31 "I am referring, of course, primarily to fantasy of forms and visible shapes. Drama can be made out of the impact upon human characters of some event of Fantasy, or Faerie, that requires no machinery, or that can be assumed or reported to have happened. But that is not fantasy in dramatic result; the human characters hold the stage and upon them attention is concentrated. Drama of this sort (exemplified by some of Barrie's plays) can be used frivolously, or it can be used for satire, or for conveying such 'messages' as the playwright may have in his mind-for men. Drama is anthropocentric. Fairy-story and Fantasy need not be. There are, for instance, many stories telling how men and women have disappeared and spent years among the fairies, without noticing the passage of time, or appearing to grow older. In 'Mary Rose' Barrie wrote a play on this theme. No fairy is seen. The cruelly tormented human beings are there all the time. In spite of the sentimental star and the angelic voices at the end (in the printed version) it is a painful play, and can easily be made diabolic: by substituting (as I have seen it done) the elvish call for 'angel voices' at the end. The non-dramatic fairy-stories, in so far as they are concerned with the human victims, can also be pathetic or horrible. But they need not be. In most of them the fairies are also there, on equal terms. In some stories they are the real interest. Many of the short folk-lore accounts of such incidents purport to be just pieces of 'evidence' about fairies, items in an age-long accumulation of 'lore' concerning them and the modes of their existence. The sufferings of human beings who come into contact with them (often enough, wilfully) are thus seen in quite a different perspective. A drama could be made about the sufferings of a victim of research in radiology, but hardly about radium itself. But it is possible to be primarily interested in radium (not radiologists)-or primarily interested in Faerie, not tortured mortals. One interest will produce a scientific book, the other a fairy-story. Drama cannot well cope with either."

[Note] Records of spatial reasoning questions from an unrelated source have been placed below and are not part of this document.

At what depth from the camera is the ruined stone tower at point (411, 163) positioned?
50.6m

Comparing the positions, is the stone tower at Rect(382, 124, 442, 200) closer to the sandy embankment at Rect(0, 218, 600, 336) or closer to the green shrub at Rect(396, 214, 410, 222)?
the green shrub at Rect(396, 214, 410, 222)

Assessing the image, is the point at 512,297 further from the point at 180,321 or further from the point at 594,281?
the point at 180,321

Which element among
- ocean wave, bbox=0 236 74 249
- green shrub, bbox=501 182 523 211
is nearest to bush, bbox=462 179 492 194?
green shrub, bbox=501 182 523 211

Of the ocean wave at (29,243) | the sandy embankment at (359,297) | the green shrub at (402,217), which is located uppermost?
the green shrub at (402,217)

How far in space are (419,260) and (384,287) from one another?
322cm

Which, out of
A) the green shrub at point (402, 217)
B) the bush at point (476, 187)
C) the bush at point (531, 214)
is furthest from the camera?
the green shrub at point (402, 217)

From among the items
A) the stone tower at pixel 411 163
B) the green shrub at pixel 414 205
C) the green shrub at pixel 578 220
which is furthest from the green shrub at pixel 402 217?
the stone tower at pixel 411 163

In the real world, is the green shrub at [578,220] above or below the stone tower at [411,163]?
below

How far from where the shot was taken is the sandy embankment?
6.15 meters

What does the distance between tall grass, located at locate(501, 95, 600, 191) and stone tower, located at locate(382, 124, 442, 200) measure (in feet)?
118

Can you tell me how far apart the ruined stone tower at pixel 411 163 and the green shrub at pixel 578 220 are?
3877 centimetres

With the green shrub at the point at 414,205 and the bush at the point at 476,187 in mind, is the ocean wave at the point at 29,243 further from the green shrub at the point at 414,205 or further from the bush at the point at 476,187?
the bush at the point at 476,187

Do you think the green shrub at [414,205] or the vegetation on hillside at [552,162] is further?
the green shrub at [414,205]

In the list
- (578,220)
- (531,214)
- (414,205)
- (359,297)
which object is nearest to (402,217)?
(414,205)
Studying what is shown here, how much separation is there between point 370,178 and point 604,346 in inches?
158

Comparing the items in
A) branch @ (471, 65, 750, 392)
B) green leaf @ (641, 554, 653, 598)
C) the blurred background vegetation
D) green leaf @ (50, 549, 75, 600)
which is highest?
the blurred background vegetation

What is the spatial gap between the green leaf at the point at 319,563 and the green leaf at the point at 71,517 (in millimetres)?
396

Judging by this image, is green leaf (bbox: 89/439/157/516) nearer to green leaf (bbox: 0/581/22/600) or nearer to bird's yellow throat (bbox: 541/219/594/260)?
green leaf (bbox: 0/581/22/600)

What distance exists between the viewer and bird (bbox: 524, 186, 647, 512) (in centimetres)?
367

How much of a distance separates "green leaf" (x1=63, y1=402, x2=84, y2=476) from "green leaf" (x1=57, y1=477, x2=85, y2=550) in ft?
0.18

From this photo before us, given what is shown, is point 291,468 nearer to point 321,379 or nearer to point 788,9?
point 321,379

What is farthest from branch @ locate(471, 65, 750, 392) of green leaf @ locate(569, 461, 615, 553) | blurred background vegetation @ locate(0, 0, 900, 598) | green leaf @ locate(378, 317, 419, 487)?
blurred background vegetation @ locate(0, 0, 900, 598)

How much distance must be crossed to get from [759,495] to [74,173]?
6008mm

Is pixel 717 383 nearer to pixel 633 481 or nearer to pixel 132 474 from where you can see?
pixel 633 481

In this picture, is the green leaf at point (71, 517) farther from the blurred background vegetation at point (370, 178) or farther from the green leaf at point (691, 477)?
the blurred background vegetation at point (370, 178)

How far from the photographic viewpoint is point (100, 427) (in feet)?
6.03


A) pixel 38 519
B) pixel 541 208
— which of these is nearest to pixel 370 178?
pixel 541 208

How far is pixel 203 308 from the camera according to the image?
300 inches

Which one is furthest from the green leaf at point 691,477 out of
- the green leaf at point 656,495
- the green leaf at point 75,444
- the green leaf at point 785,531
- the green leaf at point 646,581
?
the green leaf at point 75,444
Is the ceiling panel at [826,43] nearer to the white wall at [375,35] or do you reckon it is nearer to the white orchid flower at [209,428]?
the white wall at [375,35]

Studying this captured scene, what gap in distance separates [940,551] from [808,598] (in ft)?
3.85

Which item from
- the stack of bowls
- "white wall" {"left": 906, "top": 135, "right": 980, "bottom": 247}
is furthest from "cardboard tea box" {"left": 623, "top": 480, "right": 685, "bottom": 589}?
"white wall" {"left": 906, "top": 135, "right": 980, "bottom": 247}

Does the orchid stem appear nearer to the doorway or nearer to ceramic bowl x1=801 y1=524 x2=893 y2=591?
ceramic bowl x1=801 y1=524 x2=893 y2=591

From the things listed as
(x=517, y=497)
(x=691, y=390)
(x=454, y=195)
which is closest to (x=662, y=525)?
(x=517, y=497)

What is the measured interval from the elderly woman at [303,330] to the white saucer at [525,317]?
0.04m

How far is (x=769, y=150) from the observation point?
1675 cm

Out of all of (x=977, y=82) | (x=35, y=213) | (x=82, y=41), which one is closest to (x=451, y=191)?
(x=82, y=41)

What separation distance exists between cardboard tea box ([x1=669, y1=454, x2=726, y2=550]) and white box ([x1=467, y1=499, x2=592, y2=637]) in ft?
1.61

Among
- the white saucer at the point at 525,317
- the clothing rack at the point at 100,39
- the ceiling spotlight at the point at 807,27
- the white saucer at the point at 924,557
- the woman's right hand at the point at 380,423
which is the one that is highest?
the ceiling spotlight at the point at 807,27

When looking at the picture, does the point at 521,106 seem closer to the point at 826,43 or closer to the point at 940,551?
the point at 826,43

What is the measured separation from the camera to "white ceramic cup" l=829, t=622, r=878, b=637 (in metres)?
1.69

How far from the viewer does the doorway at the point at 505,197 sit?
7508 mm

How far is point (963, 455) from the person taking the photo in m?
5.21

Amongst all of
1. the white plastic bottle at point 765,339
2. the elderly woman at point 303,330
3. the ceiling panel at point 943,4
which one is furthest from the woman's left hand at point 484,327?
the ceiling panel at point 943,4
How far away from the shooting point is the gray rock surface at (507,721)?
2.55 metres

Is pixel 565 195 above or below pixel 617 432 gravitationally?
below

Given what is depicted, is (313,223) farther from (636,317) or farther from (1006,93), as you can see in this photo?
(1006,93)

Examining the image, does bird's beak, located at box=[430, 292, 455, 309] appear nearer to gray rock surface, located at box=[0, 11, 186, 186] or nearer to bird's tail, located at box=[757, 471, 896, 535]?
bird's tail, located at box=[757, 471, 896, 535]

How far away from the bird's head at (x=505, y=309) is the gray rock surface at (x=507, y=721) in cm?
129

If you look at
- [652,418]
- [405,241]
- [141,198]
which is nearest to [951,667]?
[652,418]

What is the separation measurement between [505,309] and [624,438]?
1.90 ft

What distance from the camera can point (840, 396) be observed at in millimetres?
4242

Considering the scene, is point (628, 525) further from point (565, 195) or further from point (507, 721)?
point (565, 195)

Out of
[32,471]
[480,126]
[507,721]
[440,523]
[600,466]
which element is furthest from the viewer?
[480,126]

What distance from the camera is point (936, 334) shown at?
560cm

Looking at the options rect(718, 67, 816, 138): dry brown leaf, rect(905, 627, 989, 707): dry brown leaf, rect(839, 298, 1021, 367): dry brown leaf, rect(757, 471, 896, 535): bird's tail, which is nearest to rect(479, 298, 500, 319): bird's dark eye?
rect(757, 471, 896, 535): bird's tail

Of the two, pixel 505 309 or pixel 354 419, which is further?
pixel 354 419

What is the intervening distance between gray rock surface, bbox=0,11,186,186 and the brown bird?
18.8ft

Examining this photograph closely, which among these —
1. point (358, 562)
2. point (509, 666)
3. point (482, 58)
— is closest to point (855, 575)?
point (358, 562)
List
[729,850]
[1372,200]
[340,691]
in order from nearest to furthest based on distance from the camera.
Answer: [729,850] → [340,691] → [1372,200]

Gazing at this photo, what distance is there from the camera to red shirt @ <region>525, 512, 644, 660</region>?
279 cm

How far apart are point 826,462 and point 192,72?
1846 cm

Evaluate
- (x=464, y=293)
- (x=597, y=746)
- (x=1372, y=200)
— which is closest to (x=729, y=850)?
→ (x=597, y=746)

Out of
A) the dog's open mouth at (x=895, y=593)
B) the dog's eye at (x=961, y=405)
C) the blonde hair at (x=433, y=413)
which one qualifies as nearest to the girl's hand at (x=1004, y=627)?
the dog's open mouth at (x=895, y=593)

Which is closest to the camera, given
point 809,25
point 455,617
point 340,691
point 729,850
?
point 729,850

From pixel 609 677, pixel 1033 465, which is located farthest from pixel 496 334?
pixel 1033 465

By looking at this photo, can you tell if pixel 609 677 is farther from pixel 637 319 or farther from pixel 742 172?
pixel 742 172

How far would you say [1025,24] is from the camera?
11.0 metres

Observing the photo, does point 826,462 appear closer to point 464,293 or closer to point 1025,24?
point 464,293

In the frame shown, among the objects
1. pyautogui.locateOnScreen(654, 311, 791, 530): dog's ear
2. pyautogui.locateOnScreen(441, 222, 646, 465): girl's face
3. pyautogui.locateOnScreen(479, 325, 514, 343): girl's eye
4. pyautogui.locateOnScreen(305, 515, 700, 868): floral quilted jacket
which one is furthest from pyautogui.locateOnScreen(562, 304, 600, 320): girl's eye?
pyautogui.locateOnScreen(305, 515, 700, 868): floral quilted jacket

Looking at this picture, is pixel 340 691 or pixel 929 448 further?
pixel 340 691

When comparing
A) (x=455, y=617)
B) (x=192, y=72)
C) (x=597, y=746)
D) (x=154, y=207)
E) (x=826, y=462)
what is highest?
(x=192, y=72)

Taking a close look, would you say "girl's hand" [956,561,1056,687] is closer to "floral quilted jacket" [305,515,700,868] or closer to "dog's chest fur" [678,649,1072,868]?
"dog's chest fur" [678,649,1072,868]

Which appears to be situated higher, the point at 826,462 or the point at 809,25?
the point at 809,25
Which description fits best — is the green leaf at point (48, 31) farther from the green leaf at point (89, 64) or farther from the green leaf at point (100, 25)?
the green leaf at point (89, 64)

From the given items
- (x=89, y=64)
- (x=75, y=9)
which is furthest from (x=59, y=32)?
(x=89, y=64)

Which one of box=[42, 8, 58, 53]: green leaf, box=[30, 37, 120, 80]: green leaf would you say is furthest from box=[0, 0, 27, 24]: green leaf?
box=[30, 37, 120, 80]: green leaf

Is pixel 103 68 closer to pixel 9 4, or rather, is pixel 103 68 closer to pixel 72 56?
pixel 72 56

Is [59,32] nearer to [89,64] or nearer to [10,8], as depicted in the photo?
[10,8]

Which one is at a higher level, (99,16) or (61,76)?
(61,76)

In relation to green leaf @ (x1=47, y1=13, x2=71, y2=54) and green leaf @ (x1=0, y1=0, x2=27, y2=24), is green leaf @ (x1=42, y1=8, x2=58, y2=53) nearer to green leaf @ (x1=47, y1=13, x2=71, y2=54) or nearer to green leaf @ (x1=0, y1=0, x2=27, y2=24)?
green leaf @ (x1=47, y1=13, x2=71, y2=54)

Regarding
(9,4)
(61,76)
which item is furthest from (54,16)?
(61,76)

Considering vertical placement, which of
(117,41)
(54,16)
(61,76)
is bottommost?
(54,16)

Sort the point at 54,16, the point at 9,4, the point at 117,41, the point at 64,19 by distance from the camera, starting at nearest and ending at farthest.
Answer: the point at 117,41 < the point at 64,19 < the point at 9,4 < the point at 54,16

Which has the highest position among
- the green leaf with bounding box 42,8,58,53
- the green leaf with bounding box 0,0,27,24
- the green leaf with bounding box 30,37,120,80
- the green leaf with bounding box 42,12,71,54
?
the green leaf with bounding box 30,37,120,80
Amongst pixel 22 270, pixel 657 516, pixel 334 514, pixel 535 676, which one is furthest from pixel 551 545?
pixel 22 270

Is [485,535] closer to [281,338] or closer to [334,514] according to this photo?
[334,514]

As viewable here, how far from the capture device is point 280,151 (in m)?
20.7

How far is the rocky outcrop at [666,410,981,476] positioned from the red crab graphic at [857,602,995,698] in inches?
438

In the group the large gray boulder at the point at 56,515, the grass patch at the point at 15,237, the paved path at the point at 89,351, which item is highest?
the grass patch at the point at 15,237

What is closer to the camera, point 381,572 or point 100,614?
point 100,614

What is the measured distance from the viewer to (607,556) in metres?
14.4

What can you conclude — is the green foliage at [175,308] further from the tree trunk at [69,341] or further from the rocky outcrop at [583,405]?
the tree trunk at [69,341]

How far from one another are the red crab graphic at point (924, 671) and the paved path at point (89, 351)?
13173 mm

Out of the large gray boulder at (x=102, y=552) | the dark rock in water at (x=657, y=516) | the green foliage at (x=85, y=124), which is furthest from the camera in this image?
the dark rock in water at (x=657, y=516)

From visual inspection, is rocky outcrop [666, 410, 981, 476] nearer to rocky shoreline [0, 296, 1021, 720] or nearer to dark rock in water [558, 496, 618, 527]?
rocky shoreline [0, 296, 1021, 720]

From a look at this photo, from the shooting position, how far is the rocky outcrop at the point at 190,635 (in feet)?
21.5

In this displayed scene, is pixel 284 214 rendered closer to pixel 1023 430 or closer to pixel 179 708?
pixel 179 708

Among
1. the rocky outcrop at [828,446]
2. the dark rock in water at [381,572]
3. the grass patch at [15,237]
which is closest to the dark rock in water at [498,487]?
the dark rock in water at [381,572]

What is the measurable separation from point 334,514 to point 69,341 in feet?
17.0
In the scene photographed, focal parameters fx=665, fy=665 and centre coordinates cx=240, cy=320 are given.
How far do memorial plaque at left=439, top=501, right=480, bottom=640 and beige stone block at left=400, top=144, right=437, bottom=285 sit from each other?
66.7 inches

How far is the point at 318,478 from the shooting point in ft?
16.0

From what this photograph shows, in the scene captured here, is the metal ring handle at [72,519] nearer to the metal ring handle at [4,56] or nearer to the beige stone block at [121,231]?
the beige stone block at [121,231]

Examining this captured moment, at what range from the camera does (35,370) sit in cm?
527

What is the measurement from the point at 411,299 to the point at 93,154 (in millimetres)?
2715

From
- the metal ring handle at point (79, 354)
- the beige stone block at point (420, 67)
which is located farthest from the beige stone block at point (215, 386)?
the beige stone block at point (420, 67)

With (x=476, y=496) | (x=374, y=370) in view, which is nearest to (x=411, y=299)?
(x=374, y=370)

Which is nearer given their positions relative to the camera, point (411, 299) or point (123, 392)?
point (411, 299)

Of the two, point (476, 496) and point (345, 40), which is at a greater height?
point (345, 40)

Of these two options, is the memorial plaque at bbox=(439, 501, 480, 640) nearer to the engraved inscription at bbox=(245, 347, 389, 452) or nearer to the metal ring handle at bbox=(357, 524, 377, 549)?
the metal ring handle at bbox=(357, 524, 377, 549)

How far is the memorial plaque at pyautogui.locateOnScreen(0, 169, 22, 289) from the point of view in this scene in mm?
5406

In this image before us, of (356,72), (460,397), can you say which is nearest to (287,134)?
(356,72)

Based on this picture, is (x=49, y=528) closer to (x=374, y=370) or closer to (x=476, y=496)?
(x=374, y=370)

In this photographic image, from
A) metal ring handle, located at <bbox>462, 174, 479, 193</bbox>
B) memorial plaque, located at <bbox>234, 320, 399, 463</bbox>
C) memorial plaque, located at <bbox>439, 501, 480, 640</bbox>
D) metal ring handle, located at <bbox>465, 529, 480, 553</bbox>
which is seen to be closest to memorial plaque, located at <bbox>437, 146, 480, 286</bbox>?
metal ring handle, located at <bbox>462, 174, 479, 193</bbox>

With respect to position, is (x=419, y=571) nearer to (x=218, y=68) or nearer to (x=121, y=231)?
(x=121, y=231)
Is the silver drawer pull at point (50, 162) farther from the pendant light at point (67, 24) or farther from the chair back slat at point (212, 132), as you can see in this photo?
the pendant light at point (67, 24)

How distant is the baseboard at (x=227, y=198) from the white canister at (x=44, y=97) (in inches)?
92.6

H. Did the New Line films fall into the trap Tolkien foresaw, by emphasizing the "human drama" of his characters rather than capturing the magic of the human/Faerie interaction that his writing so emphasizes? Did Troy do the same thing when the producers of that film dropped the Greek Gods from their script?

And finally: Common sense tells us that the films and illustrations of LotR are simply to be enjoyed on their own terms; nothing is stated more often here on TORn than the qualifier "nothing can replace the books", and Jackson and Boyens have often said the same. Who are these critics that Tolkien is arguing with?

The key phrase in this passage, it seems to me, is "Thus, if you prefer Drama to Literature (as many literary critics plainly do), or form your critical theories primarily from dramatic critics, or even from Drama, you are apt to misunderstand pure story-making, and to constrain it to the limitations of stage-plays." Here I take Tolkien to mean that the literary critics of his day insisted that all literature be confined to that sort of action that could be, if need be, dramatized and produced on stage with realistic effect.

H. Has Tolkien won? Is fantasy now accepted as a respectable form of literature, fifty years after Lord of the Rings made his final statement on this subject, or is this kind of literary criticism still ruling the academy and the reviews? Or has some new literary theory taken hold since Tolkien's time, that does not insist on dramatic realism, but still rejects fantasy as an inadequate or childish form of literature?

I. Would Tolkien view the New Line films as an admirable dramatization of his book once he understood that critics do not view the more "realistic" film as an improvement or replacement of his writing? Or would he still "grump" that the films are simply the very negation of the essence of fantasy as he understands and writes it?